Aliana Vakaloloma

Personal information
- Full name: Aliana Amelia Ilse Vakaloloma
- Date of birth: 13 October 2008 (age 17)
- Place of birth: Spokane, Washington, United States
- Height: 1.70 m (5 ft 7 in)
- Position: Goalkeeper

Youth career
- Spokane Shadow

Senior career*
- Years: Team / Apps / (Gls)
- 2025–2026: Spokane Zephyr / 0 / (0)
- 2026: Spokane Shadow / – / (–)

International career^{‡}
- 2024: Fiji U20 / 5 / (0)
- 2024: Fiji U16 / 3 / (0)
- 2025: Fiji U19 / 3 / (0)
- 2026–: Fiji / 1 / (0)

= Aliana Vakaloloma =

Fijian footballer (born 2008)

Aliana Amelia Ilse Vakaloloma (born 13 October 2008) is a footballer who plays as a goalkeeper. Born in the United States, she plays for the Fiji national team. At age 15, she was the youngest player to play at the 2024 FIFA U-20 Women's World Cup. She is committed to play college soccer for the Seattle Redhawks.

== Early life ==
Born and raised in Spokane County, Washington, Vakaloloma started playing football at a young age. As a freshman at Ridgeline High School, she recorded the best goals against average in the Greater Spokane League and was one of only two freshman to be named to the all-league second team at the end of the year. The following year, she helped Ridgeline capture a district title and advance to the Washington state tournament. Vakaloloma has also played youth soccer for club team Spokane Shadow 08.

== Club career ==
In the second half of 2025, Vakaloloma began training with local USL Super League team Spokane Zephyr FC. On 19 December 2025, the Zephyr announced that they had signed Vakaloloma to a USL academy contract, allowing her to retain her college eligibility. She became the first-ever under-18 player in Zephyr club history.
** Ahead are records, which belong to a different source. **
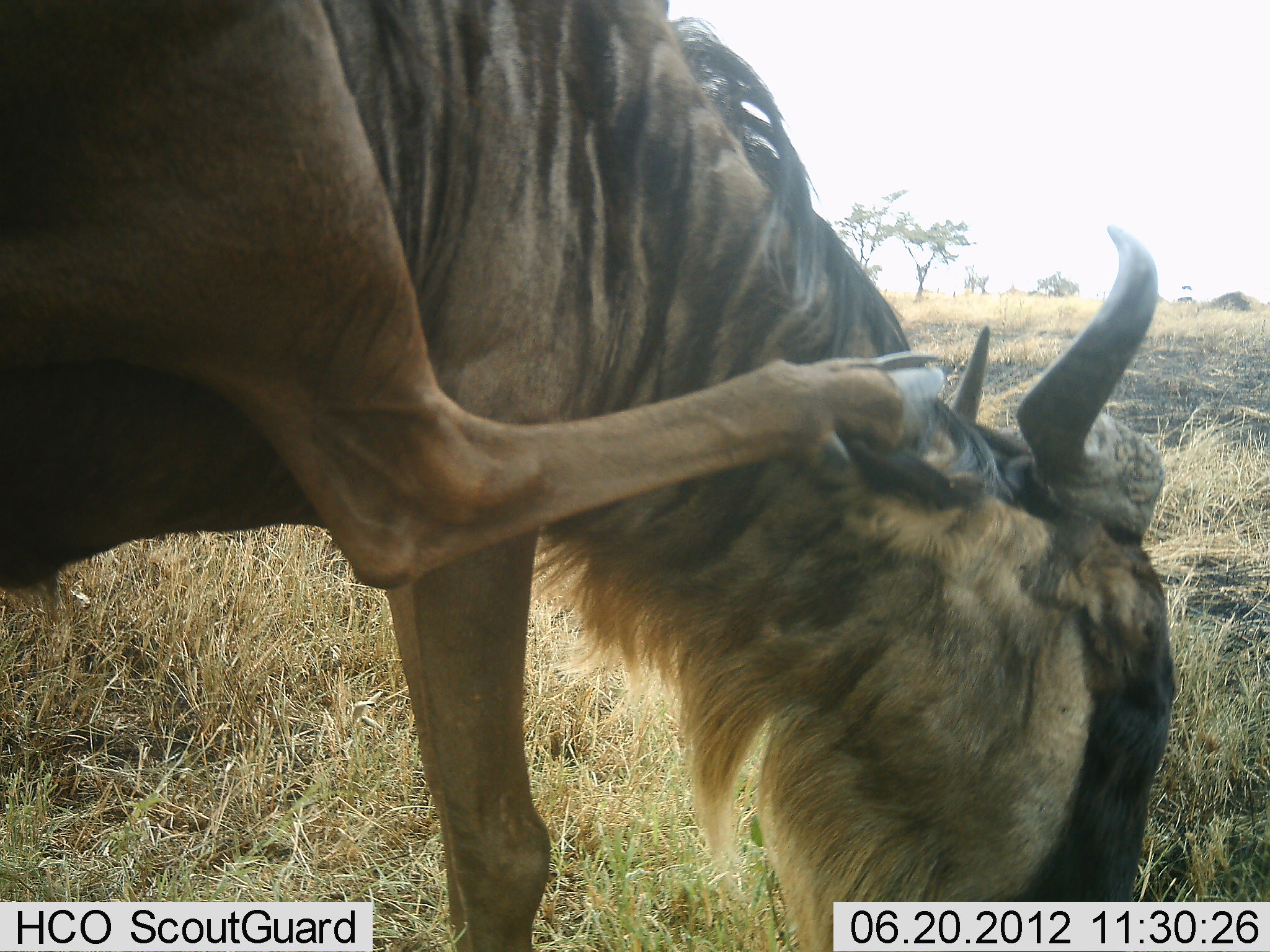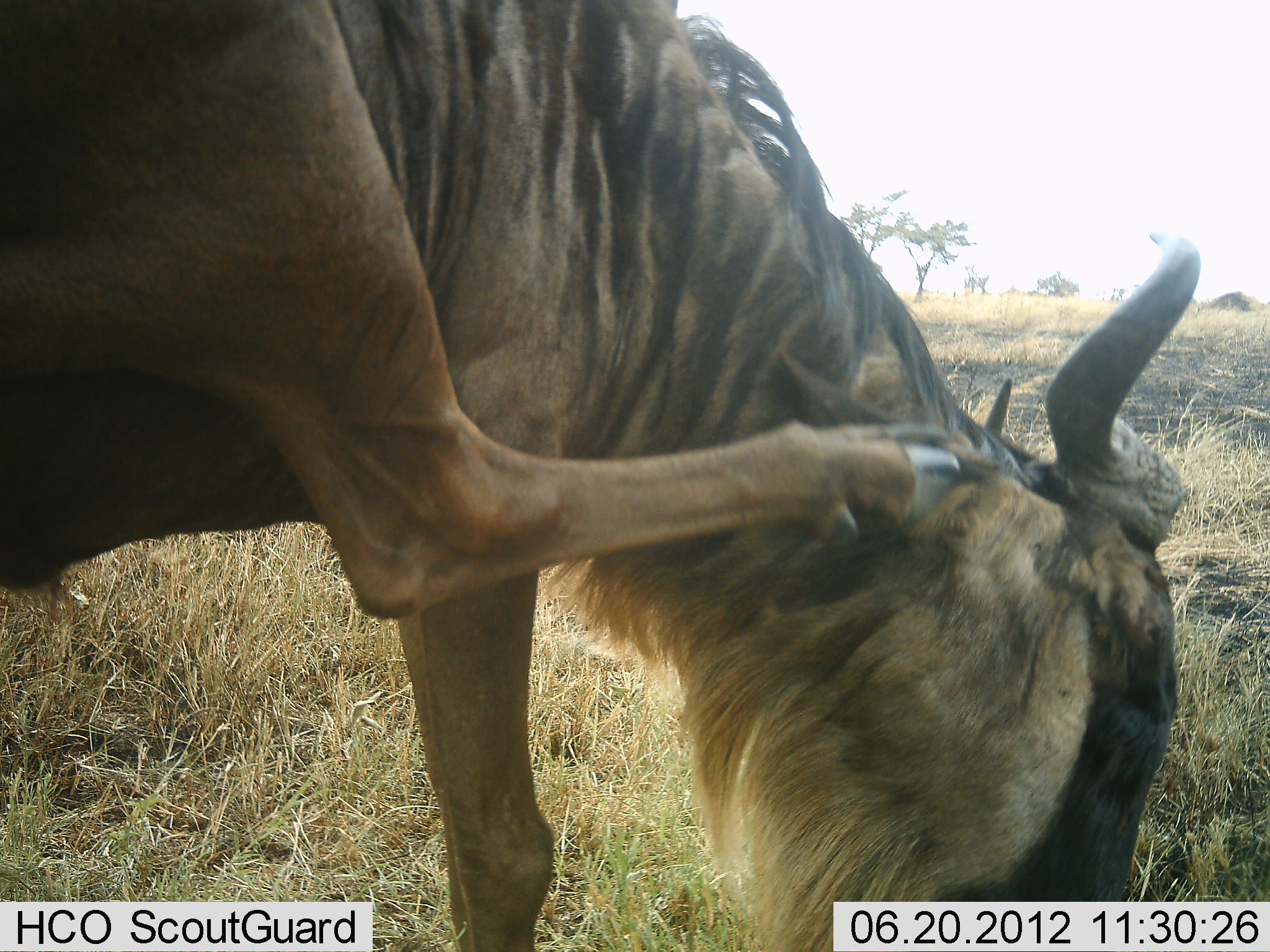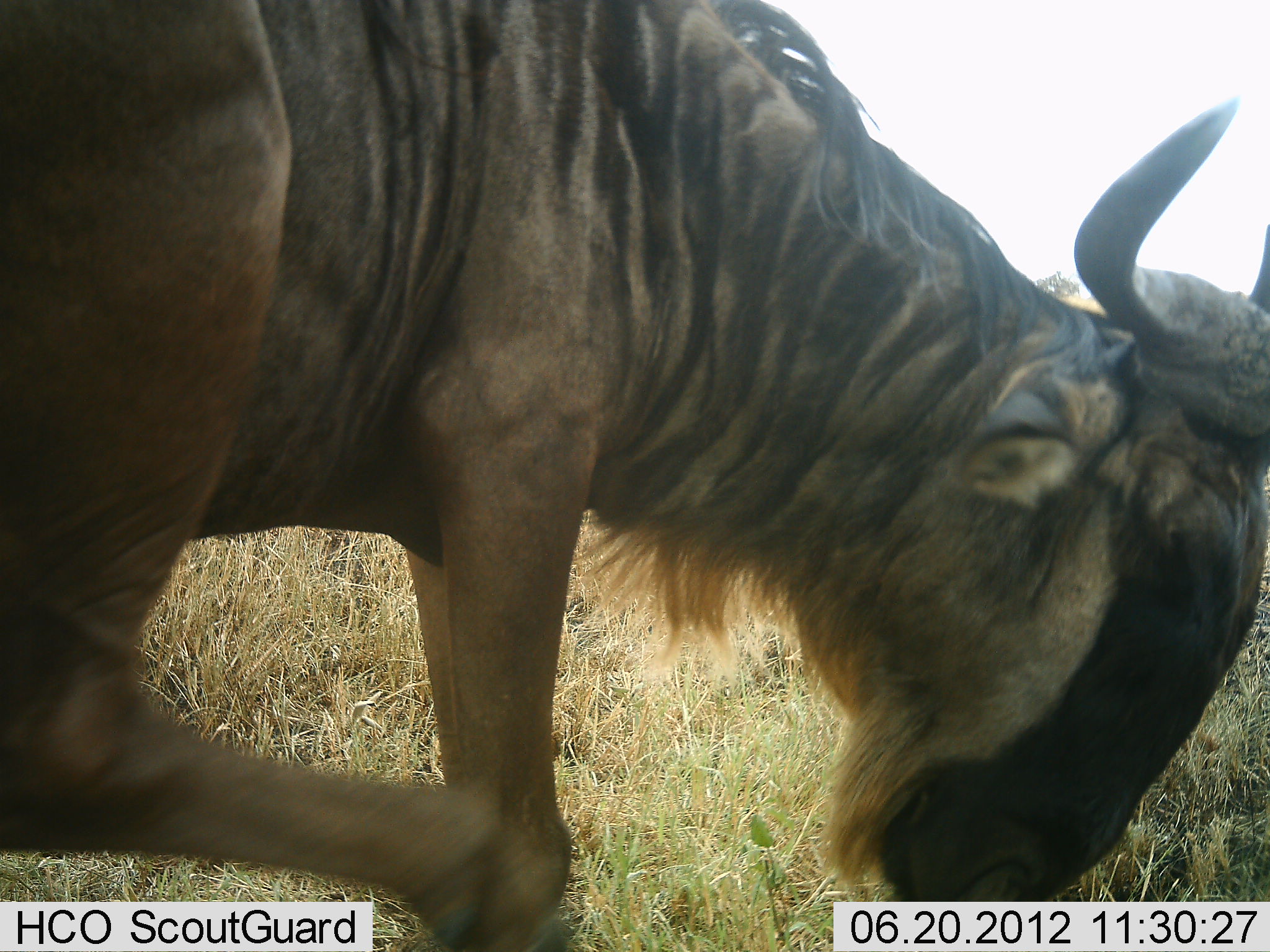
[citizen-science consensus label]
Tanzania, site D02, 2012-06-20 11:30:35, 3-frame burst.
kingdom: Animalia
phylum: Chordata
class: Mammalia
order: Artiodactyla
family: Bovidae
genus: Connochaetes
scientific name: Connochaetes taurinus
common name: blue wildebeest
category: wildebeest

The club folded after the season in May 2026. The following month, Vakaloloma announced her verbal commitment to play college soccer for the Seattle Redhawks.

Later in 2026, Vakaloloma competed for the Women's Premier Soccer League division of Spokane Shadow. She was named to the all-conference and all-region first teams, in addition to being named the Pac Northwest Conference's Goalkeeper of the Year.

== International career ==
=== Youth ===
Vakaloloma was monitored by Fiji under-20 national team coach Angeline Chua throughout 2024. In August 2024, Vakaloloma was called up to the squad for the first time. She made her U20 debut two weeks later, playing in a friendly match against Costa Rica at 15 years of age. She conceded two goals in the 2–0 loss, but also managed to make several saves. Vakaloloma also performed well in Fiji's following match, a friendly against Morocco. She then traveled with the U20s to the 2024 FIFA U-20 Women's World Cup, Fiji's first appearance at any age level in a FIFA women's tournament. Still age 15, Vakaloloma was the youngest player in the competition. She went on to start all three of Fiji's matches, conceding 29 goals as Fiji were soundly defeated in a series of lopsided scorelines. Still, Vakaloloma contributed multiple saves throughout the tournament to prevent her team from suffering harsher losses.

Later in 2024, Vakaloloma was one of three players from Fiji's U20 World Cup squad to play at the OFC U-16 Women's Championship. On 11 September, she helped Fiji record its first win of the tournament, a 2–0 victory over the Cook Islands. The following year, Vakaloloma competed for Fiji at the 2025 OFC U-19 Women's Championship, which Fiji finished in third place. In her team's final match of the tournament, a win against the Cook Islands on penalties, Vakaloloma played all 90 minutes of regulation time before being subbed out for Ka'iulani Scott ahead of the shootout.

=== Senior ===
Vakaloloma earned her first senior international cap with Fiji on 6 June 2026, by starting and playing the full 90 minutes in a friendly against Hong Kong.

== Personal life ==
Vakaloloma is the daughter of Isimeli and Tiffany Vakaloloma. She has Fijian ancestry through her father, who moved from Fiji to the United States in 1994. Her roots trace back to Buca Village in Fiji's Cakaudrove Province on Vanua Levu.